The company argued that plaintiffs' attorneys had no right to inform workers about the wage theft lawsuit if those workers had signed an arbitration agreement. Chipotle was of the opinion that "a clear request from the plaintiff's lawyer … to violate a contract with Chipotle [the workers’]". The company went one step further and demanded that the lawyers of the plaintiffs be excluded from representing these workers in arbitration theory, would force the workers to find a new lawyer who is unfamiliar with their case.

"The plaintiff should not be allowed to use this process for his personal financial benefit or additional leverage in this case," the company argued.

The judge has not yet made a decision about Chipotle's request.

"I think it's basically vindictive," Williams said. "They are upset that these people are taking notice of it, they are upset that they have decided, they are upset that they have not yet been kicked out, and they are accusing the plaintiff's lawyer."

Williams said if the judge does not dissuade his team In the service of their clients, they plan to represent anyone who has been released from arbitration – even if it means taking over 2800 individual cases. This could be a huge expense for Chipotle.

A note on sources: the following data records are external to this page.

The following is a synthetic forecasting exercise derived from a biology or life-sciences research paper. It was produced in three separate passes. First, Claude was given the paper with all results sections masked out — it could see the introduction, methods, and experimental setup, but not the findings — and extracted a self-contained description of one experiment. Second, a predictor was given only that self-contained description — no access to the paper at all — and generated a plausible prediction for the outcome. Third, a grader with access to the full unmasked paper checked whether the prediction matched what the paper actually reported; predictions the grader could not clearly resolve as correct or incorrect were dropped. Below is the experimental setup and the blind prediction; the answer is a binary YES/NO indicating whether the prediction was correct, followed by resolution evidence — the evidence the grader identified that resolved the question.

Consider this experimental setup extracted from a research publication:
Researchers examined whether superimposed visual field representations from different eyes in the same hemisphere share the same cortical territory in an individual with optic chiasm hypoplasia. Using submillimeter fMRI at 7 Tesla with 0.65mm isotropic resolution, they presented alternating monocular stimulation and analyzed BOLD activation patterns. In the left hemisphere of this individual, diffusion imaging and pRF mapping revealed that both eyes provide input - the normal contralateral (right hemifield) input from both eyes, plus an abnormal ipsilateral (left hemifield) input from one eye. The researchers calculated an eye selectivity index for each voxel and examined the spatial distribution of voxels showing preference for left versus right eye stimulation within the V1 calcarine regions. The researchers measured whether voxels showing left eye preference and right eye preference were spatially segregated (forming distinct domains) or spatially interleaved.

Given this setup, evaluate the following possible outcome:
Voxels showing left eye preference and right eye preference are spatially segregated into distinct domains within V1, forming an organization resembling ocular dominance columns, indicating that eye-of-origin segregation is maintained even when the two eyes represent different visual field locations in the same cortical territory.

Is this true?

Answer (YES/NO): YES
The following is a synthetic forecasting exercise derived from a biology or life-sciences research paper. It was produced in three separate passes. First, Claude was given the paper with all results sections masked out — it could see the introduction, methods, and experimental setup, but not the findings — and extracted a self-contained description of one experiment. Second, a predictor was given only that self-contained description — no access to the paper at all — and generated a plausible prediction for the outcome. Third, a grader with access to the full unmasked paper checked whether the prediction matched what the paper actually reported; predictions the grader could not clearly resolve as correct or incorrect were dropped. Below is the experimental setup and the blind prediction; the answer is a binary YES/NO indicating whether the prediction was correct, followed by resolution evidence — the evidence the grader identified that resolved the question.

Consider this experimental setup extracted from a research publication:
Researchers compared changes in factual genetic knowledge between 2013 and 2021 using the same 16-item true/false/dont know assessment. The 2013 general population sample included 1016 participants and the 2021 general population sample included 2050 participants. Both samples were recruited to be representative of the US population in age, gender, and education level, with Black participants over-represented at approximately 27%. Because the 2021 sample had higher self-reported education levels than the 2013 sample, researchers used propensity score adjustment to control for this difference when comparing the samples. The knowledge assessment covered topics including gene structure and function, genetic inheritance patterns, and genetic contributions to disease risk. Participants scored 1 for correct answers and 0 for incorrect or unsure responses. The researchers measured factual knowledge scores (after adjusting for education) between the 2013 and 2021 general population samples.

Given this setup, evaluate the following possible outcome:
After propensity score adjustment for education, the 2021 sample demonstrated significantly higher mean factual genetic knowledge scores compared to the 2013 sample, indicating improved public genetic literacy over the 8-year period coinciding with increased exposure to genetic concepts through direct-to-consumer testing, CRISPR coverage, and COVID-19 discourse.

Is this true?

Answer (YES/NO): YES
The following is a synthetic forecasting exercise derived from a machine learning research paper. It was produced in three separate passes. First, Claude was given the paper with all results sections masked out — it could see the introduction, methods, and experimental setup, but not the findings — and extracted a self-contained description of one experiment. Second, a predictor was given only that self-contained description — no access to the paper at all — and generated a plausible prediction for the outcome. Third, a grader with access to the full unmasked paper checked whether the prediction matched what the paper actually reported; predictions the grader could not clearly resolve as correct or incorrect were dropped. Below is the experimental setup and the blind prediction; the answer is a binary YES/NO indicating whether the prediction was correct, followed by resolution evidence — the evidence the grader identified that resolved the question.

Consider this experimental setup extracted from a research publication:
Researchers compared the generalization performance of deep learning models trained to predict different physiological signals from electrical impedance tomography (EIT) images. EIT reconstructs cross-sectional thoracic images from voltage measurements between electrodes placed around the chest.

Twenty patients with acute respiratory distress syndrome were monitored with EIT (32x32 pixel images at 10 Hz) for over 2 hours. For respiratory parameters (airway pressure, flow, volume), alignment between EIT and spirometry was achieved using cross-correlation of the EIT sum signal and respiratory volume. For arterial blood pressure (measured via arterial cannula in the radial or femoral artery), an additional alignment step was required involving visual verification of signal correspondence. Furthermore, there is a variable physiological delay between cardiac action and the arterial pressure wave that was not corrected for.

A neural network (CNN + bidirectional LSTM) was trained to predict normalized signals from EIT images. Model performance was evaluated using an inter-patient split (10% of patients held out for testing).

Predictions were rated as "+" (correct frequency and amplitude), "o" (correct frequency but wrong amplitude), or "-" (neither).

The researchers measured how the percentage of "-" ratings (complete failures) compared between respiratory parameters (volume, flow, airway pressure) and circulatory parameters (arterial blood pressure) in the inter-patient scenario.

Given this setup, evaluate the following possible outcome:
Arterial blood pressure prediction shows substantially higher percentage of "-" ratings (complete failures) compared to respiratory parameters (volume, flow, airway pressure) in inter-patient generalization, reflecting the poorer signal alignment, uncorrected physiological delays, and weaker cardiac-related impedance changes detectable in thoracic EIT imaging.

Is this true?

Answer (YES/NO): YES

"I have a commitment to these people," Williams said. "If we are disqualified to represent them, then they really will not be eligible, and the likelihood that they will find a lawyer who individually accepts these claims is low."

As a result of Epic Systems' decision, it is likely be that more employers will use job renunciations in hiring and less workers will end up in large pay-per-hour processes like the one Chipotle faces. Williams estimates that "every employer requires compulsory arbitration."

If that happens, it would have repercussions beyond the workers' ability to recover wages that they believe are owed to them. Given the private nature of arbitration, this would help keep workplace issues out of the public's eye where other lawyers or journalists might find them.

It could also be a great incentive for employers to follow the law. Businesses often change their business methods after costly and embarrassing lawsuits. Like other large employers in low-wage industries, Chipotle counts pay and work lawsuits as one of his top legal risks, for now .

"One of the goals of one process is obviously to get money, but another is to get a company to change its behavior," Marvit explained. "When workers go to arbitration, there's no incentive for Chipotle to change, they're not under threat enough, and they know they'll never do that."